As a PhD student at the Universidad Autonoma de Madrid in Spain, I generated mice lacking DNA polymerase mu (an enzyme involved in DNA repair). I found that these mice had a defect in their ability to produce blood. This discovery sparked my lifelong interest in regenerative/stress hematopoiesis and prompted me to continue my training at Mount Sinai Health System and Albert Einstein College of Medicine in New York. There, I worked with Paul S. Frenette, MD. His laboratory is interested in understanding how hematopoietic stem cells (HSCs) are regulated by the microenvironment of bone marrow.

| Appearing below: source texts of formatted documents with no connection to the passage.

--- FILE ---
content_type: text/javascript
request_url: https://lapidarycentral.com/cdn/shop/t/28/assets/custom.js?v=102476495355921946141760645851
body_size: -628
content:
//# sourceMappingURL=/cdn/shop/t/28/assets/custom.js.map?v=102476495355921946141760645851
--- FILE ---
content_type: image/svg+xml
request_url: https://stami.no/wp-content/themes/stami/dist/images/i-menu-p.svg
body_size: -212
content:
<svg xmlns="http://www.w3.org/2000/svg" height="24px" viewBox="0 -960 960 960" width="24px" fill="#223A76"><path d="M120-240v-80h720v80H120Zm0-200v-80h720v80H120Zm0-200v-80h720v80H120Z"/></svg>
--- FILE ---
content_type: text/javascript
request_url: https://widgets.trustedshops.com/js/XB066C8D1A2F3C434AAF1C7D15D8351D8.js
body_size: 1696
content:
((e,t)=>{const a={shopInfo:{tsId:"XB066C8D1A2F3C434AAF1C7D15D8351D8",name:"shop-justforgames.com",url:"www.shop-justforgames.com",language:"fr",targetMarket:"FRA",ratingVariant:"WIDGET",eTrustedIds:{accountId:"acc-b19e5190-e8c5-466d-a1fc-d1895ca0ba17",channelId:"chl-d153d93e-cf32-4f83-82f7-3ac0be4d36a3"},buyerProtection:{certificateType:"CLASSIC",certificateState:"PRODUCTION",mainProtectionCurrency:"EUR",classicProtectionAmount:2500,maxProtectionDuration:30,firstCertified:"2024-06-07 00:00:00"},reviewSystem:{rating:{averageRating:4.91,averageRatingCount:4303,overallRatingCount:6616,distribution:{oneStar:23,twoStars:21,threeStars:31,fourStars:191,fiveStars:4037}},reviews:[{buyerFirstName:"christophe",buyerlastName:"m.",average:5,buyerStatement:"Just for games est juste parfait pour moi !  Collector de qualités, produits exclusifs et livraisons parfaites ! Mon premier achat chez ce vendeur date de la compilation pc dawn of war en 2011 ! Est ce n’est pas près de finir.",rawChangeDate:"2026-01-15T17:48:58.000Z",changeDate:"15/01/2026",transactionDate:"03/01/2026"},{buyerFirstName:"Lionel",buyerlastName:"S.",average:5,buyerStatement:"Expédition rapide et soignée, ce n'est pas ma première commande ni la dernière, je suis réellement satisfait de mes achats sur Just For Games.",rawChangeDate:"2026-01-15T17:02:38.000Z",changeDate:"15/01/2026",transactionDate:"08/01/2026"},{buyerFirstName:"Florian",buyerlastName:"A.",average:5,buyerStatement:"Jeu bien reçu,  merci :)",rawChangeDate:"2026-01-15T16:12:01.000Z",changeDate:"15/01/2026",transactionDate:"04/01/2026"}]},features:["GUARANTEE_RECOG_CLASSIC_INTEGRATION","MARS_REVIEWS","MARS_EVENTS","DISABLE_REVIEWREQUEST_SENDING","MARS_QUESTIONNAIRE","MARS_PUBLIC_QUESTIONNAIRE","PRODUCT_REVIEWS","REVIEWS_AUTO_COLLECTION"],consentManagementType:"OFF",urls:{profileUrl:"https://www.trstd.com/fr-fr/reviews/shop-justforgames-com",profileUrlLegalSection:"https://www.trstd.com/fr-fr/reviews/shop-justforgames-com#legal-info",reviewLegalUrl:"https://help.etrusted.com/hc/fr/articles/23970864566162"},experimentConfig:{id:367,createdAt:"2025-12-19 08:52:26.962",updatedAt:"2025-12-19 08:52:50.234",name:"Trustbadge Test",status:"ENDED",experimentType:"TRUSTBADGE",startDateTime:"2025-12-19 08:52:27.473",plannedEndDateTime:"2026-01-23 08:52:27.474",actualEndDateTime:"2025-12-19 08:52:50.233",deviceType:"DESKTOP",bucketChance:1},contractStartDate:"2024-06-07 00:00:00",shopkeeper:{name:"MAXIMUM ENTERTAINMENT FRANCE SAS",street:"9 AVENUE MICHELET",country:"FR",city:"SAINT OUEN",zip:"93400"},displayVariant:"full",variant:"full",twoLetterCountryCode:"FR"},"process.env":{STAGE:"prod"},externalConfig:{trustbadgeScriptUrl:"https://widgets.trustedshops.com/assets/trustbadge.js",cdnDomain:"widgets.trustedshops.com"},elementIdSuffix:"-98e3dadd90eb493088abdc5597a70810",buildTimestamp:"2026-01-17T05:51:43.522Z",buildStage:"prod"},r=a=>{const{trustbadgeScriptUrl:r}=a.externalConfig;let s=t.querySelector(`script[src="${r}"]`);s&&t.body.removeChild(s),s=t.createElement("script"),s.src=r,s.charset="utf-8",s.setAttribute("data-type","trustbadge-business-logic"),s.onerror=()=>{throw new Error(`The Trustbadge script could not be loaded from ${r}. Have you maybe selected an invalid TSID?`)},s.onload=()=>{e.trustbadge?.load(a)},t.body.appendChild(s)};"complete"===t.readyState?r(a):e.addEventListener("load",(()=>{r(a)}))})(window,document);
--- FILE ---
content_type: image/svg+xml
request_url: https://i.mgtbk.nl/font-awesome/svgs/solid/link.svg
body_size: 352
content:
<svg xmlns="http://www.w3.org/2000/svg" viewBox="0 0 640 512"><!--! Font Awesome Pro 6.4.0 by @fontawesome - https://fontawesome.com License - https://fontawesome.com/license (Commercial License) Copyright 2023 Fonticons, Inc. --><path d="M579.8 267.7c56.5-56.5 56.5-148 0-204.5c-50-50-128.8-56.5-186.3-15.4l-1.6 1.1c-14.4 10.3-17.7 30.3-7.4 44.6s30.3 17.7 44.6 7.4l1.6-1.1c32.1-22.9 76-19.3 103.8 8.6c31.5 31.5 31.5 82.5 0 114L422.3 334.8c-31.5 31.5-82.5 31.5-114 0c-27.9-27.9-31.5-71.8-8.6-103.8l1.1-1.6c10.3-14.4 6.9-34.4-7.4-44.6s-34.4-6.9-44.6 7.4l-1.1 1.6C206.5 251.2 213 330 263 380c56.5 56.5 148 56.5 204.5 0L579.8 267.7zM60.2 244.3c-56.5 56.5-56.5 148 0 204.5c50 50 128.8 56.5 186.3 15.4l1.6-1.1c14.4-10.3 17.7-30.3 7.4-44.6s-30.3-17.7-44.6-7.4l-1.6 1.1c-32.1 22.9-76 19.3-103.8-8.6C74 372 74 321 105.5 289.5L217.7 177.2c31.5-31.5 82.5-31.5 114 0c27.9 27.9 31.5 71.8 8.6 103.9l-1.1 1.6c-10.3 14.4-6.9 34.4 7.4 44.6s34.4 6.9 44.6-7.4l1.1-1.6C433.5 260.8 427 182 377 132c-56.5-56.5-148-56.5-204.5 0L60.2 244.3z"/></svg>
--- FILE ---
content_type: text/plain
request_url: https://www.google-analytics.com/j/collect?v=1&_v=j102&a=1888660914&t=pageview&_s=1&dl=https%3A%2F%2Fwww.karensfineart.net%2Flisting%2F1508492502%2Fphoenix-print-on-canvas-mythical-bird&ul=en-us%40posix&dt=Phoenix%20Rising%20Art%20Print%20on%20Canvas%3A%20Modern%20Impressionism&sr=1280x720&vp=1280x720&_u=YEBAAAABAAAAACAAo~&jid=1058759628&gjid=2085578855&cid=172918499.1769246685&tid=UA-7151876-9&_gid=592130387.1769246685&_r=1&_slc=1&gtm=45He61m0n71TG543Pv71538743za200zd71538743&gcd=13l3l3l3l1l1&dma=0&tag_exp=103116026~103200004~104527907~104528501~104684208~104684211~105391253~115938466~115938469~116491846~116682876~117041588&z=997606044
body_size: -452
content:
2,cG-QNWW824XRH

During my postdoctoral training, I demonstrated that: 1) the sympathetic nervous system acts on the niche to control HSC trafficking and mobilization, and 2) sympathetic signals are necessary for the regeneration of the niche after transplantation. I also investigated the crosstalk between mature hematopoietic cells and HSC and discovered that macrophages and megakaryocytes are components of the niche regulating HSC trafficking and quiescence, respectively.
Today, as an independent principal investigator, I continue to study cellular crosstalk in the bone marrow and how it impacts hematopoiesis. My colleagues and I are also working to define the impact of different stromal niches in regulating steady state and emergency myeloid and erythroid cell production.
In addition to discovering that granulocytes drive the regeneration of the sinusoidal HSC niche after myeloablation via TNFα secretion, we recently developed a new series of imaging tools that allows complete mapping of myelopoiesis and erythropoiesis.